• Exercise instructions
Reproduce the material below word for word, keeping every line as it appears.

• Records of scene-based questions
● ● ● ● ●

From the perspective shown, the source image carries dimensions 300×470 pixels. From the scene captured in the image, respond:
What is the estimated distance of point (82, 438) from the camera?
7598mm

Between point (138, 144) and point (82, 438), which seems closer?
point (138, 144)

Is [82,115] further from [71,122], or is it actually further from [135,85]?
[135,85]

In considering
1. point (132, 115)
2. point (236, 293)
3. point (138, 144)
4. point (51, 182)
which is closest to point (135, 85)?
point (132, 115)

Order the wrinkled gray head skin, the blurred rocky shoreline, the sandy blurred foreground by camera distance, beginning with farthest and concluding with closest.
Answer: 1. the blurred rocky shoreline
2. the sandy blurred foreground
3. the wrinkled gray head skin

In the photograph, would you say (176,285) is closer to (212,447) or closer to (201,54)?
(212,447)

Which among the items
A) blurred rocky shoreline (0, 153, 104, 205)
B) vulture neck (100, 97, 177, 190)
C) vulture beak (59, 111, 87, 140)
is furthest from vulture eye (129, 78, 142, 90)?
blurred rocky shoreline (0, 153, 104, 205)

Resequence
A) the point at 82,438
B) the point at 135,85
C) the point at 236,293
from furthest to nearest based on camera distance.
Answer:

● ● ● ● ●

• Result below
From the perspective shown, the source image carries dimensions 300×470 pixels. From the scene captured in the image, respond:
What is the estimated distance of point (82, 438) from the camera?
7598mm

Between point (138, 144) and point (82, 438), which seems closer?
point (138, 144)

Is [82,115] further from [71,122], or is it actually further from [135,85]?
[135,85]

In considering
1. point (132, 115)
2. point (236, 293)
3. point (138, 144)
4. point (51, 182)
which is closest to point (135, 85)?
point (132, 115)

Order the wrinkled gray head skin, the blurred rocky shoreline, the sandy blurred foreground by camera distance, beginning with farthest and concluding with closest.
Answer: 1. the blurred rocky shoreline
2. the sandy blurred foreground
3. the wrinkled gray head skin

In the photograph, would you say (176,285) is closer to (212,447) or closer to (201,54)?
(212,447)

Which among the items
A) blurred rocky shoreline (0, 153, 104, 205)
B) vulture neck (100, 97, 177, 190)
C) vulture beak (59, 111, 87, 140)
is furthest from vulture eye (129, 78, 142, 90)?
blurred rocky shoreline (0, 153, 104, 205)

Resequence
A) the point at 82,438
B) the point at 135,85
C) the point at 236,293
from furthest to nearest based on camera distance.
Answer:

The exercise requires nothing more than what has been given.